# Centralized Unix-stype print server with CUPS

## jamapii

Hi,

I'm trying to add a remote printer to CUPS. 

What I want is: lpr ----> CUPS@localhost ----> CUPS@printserver ----> printer

without the need for all printer drivers on all computers (as it's not windows)

This used to work with lpr / lprng, but when I try it on CUPS using the web interface, the wizard does not finish, it continues to ask for printer drivers.

What am I doing wrong?

----------

## MotivatedTea

If it's hanging at the screen where you have the option to select a manufacturer or to upload a .ppd file, then you might be seeing a bug I ran into. I don't have a reference to the bug report any more, but it affected several consecutive versions of CUPS, and it had to do with a bug in the way CUPS decoded HTTPS streams. This caused the cups webserver to hang sometimes when receiving HTTPS data from a Mozilla-based browser (i.e. Firefox and related). (Firefox was sending valid HTTPS data, but the particular form it sent in triggered a bug in CUPS.) I have used all of three different workarounds:

1) Use a non-Mozilla based browser, like Konqueror, Internet Explorer, Opera, etc.

2) Don't select a model. Instead, upload a .ppd file. (For this, you'll need to locate the appropriate .ppd file by hand or copy it from somewhere else.)

3) Use something other than the web interface to install the printer. KDE and Gnome both allow you to add printers through their own menu systems.

I thought the bug had been fixed, so you could also try upgrading to a newer version of CUPS. But I haven't had to install a new printer in a while, so I'm not sure.

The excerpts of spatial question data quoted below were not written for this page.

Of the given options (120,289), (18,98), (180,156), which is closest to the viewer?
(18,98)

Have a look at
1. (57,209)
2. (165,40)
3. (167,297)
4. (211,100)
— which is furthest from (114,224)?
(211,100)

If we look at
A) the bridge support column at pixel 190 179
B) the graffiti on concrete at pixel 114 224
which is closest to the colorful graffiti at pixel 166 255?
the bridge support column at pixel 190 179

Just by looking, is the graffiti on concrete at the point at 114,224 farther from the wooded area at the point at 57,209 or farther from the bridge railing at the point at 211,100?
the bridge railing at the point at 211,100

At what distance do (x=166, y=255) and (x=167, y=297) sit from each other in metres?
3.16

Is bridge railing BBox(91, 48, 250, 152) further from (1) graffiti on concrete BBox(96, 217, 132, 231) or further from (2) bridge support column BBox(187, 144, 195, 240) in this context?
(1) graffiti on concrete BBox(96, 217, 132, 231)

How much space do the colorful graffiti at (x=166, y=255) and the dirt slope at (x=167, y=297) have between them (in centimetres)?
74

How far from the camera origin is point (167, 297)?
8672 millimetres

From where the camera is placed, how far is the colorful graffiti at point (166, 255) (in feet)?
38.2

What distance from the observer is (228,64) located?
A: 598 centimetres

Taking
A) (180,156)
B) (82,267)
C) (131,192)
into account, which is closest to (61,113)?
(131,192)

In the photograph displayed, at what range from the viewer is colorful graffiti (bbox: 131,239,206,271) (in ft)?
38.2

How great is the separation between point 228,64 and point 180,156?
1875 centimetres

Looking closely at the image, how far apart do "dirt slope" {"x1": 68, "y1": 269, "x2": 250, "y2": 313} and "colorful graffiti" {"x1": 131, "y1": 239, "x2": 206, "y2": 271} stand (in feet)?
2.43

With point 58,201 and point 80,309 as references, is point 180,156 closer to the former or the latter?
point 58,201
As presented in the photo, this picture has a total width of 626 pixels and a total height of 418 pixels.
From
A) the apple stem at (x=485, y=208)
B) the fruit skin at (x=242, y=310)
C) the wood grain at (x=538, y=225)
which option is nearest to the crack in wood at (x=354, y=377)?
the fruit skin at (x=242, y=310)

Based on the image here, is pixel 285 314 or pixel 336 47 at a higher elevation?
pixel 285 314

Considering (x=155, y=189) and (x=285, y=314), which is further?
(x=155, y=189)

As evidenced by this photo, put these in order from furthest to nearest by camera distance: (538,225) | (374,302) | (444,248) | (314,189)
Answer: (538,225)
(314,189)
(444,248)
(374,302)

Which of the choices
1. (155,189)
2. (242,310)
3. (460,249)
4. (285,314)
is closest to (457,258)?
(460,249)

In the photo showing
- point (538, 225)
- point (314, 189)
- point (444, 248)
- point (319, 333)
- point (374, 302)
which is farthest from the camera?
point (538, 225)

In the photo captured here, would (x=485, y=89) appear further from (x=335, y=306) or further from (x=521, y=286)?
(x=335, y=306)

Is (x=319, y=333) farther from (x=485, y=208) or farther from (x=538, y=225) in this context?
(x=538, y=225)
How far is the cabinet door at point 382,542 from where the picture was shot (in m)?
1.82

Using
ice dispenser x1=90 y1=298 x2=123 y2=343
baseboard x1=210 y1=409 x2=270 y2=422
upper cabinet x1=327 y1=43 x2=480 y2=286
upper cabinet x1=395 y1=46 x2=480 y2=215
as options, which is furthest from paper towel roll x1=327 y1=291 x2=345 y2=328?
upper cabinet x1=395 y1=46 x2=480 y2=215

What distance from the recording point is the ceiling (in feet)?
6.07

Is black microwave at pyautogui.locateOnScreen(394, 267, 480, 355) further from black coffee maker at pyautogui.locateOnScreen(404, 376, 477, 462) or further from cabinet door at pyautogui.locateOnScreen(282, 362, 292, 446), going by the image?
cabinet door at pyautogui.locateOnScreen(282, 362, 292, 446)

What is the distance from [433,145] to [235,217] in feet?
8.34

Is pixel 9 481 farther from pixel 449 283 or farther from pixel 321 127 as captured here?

Edit: I think I found the upstream CUPS bug report: http://www.cups.org/str.php?L2892. It says it was fixed in August 2008 in the CUPS 1.4 subversion repository, but I don't know whether that patch is part of cups-1.4.2 in Gentoo's portage.

----------

## rainer

I have used both cups 1.3.10 and 1.4.1 with Firefox without running into this problem, for exactly the same scenario as jamapii described. Maybe updgrading is, in fact the answer...

Rgds,

Rainer

----------